Can anyone who has Charter and a Bolt, verify this for me? Is it going to be as simple as inserting the Cable Card and running guided setup?


----------



## Nickipedia (Jul 18, 2015)

Charter requires a tuning adapter as they went to SDV. You'll need a tuning adapter as well as a cable card.


----------



## Gunnyman (Jul 10, 2003)

Ok thank you. I'll take excedrin in advance


----------



## SolomonJ (Dec 5, 2015)

Gunnyman said:


> Ok thank you. I'll take excedrin in advance


It's not that hard. The only "gotcha" is if you plan to use the Bolt as a MoCa bridge. The Tuning Adapter will block the MoCa signals out from the Bolt. To address this, get a splitter capable of carrying the right frequencies (I got http://www.amazon.com/dp/B0113JAN8K and it worked beautifully). One side of the splitter to the Bolt, the other side to the Tuning Adapter. Then the USB cable goes from the Bolt to the Tuning Adapter.


----------



## Gunnyman (Jul 10, 2003)

I'm going to skip Moca until I move into the new house and can pre-wire everything for it. I'll be using the Fire TV stick for occasional TiVo viewing in the bedroom.


----------



## Nickipedia (Jul 18, 2015)

You won't have any MoCA issues with a tuning adapter.

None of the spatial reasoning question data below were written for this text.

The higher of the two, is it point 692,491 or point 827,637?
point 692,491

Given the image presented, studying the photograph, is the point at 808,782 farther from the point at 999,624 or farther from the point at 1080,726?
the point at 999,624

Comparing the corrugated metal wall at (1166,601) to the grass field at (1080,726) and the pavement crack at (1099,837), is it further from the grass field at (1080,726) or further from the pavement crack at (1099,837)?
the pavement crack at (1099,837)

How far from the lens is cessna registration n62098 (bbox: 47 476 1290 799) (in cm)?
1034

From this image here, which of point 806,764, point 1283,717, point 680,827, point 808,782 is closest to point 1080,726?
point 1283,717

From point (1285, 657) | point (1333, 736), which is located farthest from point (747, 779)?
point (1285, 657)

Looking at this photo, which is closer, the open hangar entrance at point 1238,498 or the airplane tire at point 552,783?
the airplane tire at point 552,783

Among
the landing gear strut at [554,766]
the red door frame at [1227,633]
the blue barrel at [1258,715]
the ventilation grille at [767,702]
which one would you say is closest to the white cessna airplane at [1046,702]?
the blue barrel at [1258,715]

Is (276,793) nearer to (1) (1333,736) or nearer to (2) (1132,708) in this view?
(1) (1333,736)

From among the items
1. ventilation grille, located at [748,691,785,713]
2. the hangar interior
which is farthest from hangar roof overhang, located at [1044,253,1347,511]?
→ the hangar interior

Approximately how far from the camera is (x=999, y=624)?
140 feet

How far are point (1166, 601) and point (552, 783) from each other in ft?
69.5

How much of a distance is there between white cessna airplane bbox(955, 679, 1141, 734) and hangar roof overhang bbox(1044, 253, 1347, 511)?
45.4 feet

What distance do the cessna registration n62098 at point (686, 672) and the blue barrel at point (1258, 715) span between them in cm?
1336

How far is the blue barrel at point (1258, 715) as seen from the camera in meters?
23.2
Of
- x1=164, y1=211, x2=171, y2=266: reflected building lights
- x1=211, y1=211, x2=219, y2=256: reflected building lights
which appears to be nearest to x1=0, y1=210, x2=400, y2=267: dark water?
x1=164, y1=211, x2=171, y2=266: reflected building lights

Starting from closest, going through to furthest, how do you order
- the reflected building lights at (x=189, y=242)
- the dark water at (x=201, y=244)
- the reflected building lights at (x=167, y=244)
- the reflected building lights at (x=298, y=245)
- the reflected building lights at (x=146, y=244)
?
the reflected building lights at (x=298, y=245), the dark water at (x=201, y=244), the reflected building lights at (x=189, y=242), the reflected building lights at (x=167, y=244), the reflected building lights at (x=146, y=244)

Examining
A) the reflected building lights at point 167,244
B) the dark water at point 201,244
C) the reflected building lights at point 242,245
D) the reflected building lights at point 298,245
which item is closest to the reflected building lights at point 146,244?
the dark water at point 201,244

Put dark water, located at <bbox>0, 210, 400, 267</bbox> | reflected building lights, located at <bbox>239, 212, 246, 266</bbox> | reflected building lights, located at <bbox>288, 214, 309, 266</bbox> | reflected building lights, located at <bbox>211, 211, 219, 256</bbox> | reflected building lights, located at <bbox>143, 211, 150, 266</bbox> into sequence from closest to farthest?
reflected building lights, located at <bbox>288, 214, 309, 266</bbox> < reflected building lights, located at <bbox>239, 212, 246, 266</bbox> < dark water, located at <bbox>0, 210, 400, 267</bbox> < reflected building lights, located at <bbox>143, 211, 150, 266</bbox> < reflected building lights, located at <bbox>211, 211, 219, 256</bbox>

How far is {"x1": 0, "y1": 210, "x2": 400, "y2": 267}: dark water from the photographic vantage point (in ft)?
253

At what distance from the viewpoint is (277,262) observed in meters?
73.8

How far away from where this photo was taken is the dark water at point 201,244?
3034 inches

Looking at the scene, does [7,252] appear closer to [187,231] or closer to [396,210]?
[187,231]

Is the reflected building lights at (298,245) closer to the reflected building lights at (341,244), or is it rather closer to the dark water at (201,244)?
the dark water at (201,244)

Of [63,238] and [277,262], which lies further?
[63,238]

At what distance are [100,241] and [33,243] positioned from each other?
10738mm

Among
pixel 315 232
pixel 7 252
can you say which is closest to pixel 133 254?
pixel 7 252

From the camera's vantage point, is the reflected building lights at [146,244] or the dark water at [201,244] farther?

The frequencies will pass through the tuning adapter to the rest of your coax network with no problem.


----------



## Gunnyman (Jul 10, 2003)

Only slightly painful to get it done.
Should I be worried that when I go into settings and test signal strength it shows no signal, but it's tuning things in just fine?


----------



## GoodSpike (Dec 17, 2001)

Assuming you're just setting up now, it isn't fully functional until Tivo activates the device, so I wouldn't base any conclusions on what is happening before then.


----------



## Nickipedia (Jul 18, 2015)

Once you have the CableCard and TA installed and Charter marries the Host ID and CableCard, have Charter initialize ("Hit") both the TA and the CableCard. Ask them to hit the TA first. Once the TA reboots and comes up after the hit, then have them hit the card. 90% of Charter techs forget to wait before they Hit the card.


----------



## CoxInPHX (Jan 14, 2011)

Nickipedia said:


> You won't have any MoCA issues with a tuning adapter. The frequencies will pass through the tuning adapter to the rest of your coax network with no problem.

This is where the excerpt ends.